** WHAT IS ASKED **
Set down, word for word, the part of the Etsy Ads passage below that runs from "- Etsy will" to "ads don’t pause.".

***** EXCERPTED PASSAGE *****

Next, clean up your titles. Lead with the main keywords buyers actually type, then add key details like material, size, style, or occasion. Avoid stuffing every possible phrase; long, spammy titles can attract the wrong clicks and hurt your conversion rate.
In descriptions, answer the questions a cautious buyer would ask: dimensions, materials, colors, variations, care instructions, processing time, and what is or is not included. Use short paragraphs and scannable sections. Clear, complete information helps shoppers feel confident enough to buy, which raises your conversion rate and your listing quality score.
Making sure pricing, shipping and reviews support your ads
Even the best photos and copy cannot save a listing that feels overpriced or risky once a shopper lands on it. Before you turn on promoted listings, compare your pricing with similar items on Etsy. You do not have to be the cheapest, but your price should make sense for the quality, materials, and level of finish you offer. If you are premium, show why in your photos and description.
Shipping is another big conversion killer. High shipping costs or very long processing times push buyers away at the last step, which drags down your conversion rate and listing quality. Aim for competitive shipping, consider building some cost into your item price, and keep processing times realistic but not excessive.
Finally, reviews and customer service matter. Shops with strong average ratings, low case rates, and good response times are favored in search and seen as more trustworthy by buyers. If you have only a few reviews, focus on delivering great orders and gently encouraging happy customers to leave feedback before you pour money into ads.
When your photos, titles, descriptions, pricing, shipping, and reviews all line up, your promoted listings have a much better chance of turning paid clicks into real, profitable sales.
How to set up your first Etsy promoted listings campaign
Step‑by‑step: turning on Etsy Ads inside Shop Manager
To start your first Etsy promoted listings campaign, you’ll do everything inside Shop Manager. The flow is simple once you’ve seen it once:
- Log in to your Etsy account and open Shop Manager.
- In the left menu, click Marketing, then choose Etsy Ads.
- If this is your first time, you’ll see a short intro screen. Click the button to Get started or Set up Etsy Ads.
- Etsy will ask you to confirm your daily budget and your payment method. Make sure your card or payment details are up to date so your ads don’t pause.
- Next, you’ll choose which listings to advertise (you can let Etsy pick automatically or select them yourself).
- Review your settings, then click Start advertising.
Once Etsy Ads are on, your promoted listings can start showing in Etsy search results, category pages, and on some listing pages. You can pause the whole campaign or individual listings at any time from the same Etsy Ads screen in Shop Manager.
Recommended beginner daily budget so you don’t overspend
For a first Etsy Ads campaign, it is usually safer to start small and steady. Many new sellers begin with a daily budget in the 5 to 10 USD range. That is often enough to gather data without feeling like money is disappearing too fast.
Think about:
- Your average product price
- Your profit margin after fees, materials, and shipping
- How much you are comfortable “testing” for 30 days
A simple starting point is:
- Pick a number you are okay never seeing again (for learning),
- Divide it by 30,
- Use that as your first daily budget.
You can always raise your daily budget later once you see which promoted listings are actually bringing in orders.
Choosing automatic vs. manual listing selection when you start
When you turn on Etsy Ads, you can let Etsy automatically choose which listings to promote, or you can manually pick them yourself.

***** DATA SECTION *****

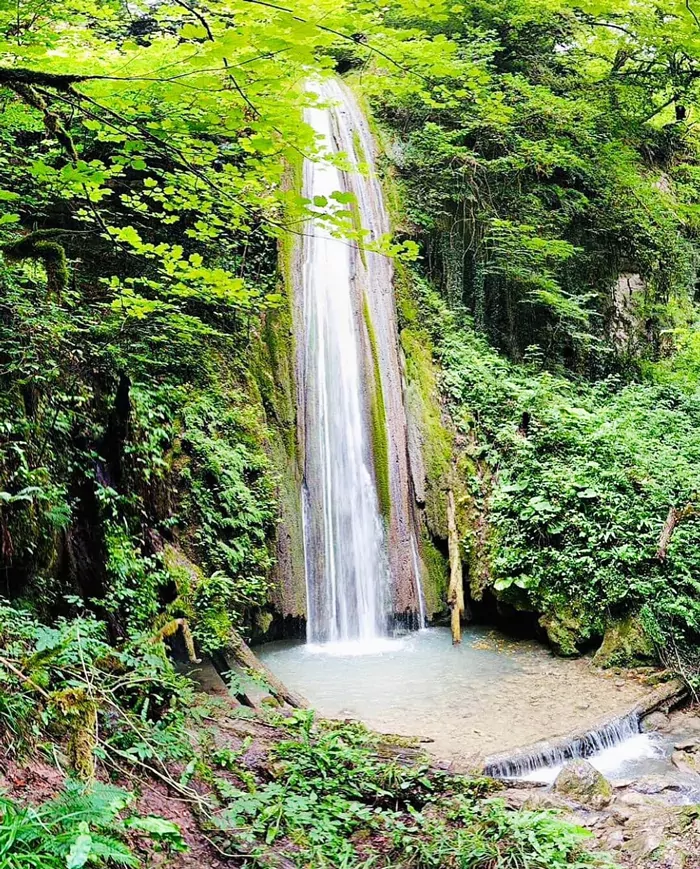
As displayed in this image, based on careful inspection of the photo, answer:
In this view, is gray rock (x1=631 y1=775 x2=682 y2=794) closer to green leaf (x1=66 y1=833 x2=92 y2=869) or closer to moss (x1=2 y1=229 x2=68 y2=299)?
green leaf (x1=66 y1=833 x2=92 y2=869)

*****

** RESULT OF THE EXERCISE **
- Etsy will ask you to confirm your daily budget and your payment method. Make sure your card or payment details are up to date so your ads don’t pause.